Set task:
Collect each line of the material below that contains the word "scene", copying each line in full. Matching is case-sensitive.

Records supplied:
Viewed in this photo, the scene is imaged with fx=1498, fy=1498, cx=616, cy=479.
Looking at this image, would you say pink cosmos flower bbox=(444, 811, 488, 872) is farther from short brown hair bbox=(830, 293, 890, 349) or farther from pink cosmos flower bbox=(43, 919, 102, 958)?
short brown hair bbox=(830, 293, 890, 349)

==

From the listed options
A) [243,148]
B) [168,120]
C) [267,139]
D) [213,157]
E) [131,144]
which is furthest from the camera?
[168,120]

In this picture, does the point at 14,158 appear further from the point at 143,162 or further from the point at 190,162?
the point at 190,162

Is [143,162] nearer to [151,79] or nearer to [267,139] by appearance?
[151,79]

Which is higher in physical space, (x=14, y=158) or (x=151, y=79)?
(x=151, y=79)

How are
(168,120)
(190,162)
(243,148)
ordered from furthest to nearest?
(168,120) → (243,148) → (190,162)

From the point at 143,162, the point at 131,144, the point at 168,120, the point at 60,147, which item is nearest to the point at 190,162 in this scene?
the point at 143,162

Full response:
Viewed in this photo, the scene is imaged with fx=1498, fy=1498, cx=616, cy=479.
From the point at 143,162, the point at 131,144, the point at 168,120, the point at 60,147, which item is nearest to the point at 190,162 in this scene?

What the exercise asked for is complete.